I think the difference is that you are using 2 dimensional arrays and pointers. - mine is a simple array of 16 elements which are resolved by the compiler directly into address offsets. No address calculations are required.
PS I wonder how fast is GdipMultiplyMatrix.
GdipMultiplyMatrix is not good to manipulate the GDImage color matrix with alpha channel.
After doing several benchmarks, it looks like (in my case) the PowerBASIC built-in MAT would be the best solution in case of cumulative settings.
8)
This is an Intel example of 4x4 matrix multiplication. I translated it into Asmosphere under thinBasic. It is rendered here into machine code for PB.
It is the fastest, taking 0.1 seconds to compute 1,000,000 matrixes. The code is compatible with Pentium III processors (ca 1999) so it should be functional on most PCs.
PS: I don't know how it works :)
Streaming SIMD Extensions -
Matrix Multiplication
http://download.intel.com/design/PentiumIII/sml/24504501.pdf
SUB MatrixMul4x4SSE(BYREF a() AS SINGLE, BYREF b() AS SINGLE, BYREF c() AS SINGLE )
DIM p AS SINGLE PTR
p=VARPTR(a(0))
! mov ecx,eax
p=VARPTR(b(0))
! mov edx,eax
p=VARPTR(a(0))
'.sse_matrix_mul ; .sse_matrix_mul
! db &hf3, &h0f, &h10, &h02 ; movss xmm0, [edx]
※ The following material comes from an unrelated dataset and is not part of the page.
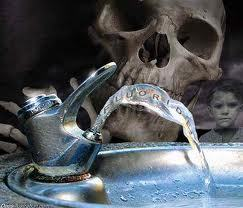 Harvard Study Confirms Fluoride Reduces Children's IQ | MN News Hound | Scoop.it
! db &h0f, &h10, &h09 ; movups xmm1, [ecx]
! db &h0f, &hC6, &hC0, &h00 ; shufps xmm0, xmm0, 0
! db &hf3, &h0f, &h10, &h52, &h04 ; movss xmm2, [edx+4]
! db &h0f, &h59, &hC1 ; mulps xmm0, xmm1
! db &h0f, &hC6, &hD2, &h00 ; shufps xmm2, xmm2, 0
! db &h0f, &h10, &h59, &h10 ; movups xmm3, [ecx+16]
! db &hf3, &h0f, &h10, &h7A, &h08 ; movss xmm7, [edx+8]
! db &h0f, &h59, &hD3 ; mulps xmm2, xmm3
! db &h0f, &hC6, &hFF, &h00 ; shufps xmm7, xmm7, 0
! db &h0f, &h58, &hC2 ; addps xmm0, xmm2
! db &h0f, &h10, &h61, &h20 ; movups xmm4, [ecx+32]
! db &hf3, &h0f, &h10, &h52, &h0C ; movss xmm2, [edx+12]
! db &h0f, &h59, &hFC ; mulps xmm7, xmm4
! db &h0f, &hC6, &hD2, &h00 ; shufps xmm2, xmm2, 0
! db &h0f, &h58, &hC7 ; addps xmm0, xmm7
! db &h0f, &h10, &h69, &h30 ; movups xmm5, [ecx+48]
! db &hf3, &h0f, &h10, &h72, &h10 ; movss xmm6, [edx+16]
! db &h0f, &h59, &hD5 ; mulps xmm2, xmm5
! db &hf3, &h0f, &h10, &h7A, &h14 ; movss xmm7, [edx+20]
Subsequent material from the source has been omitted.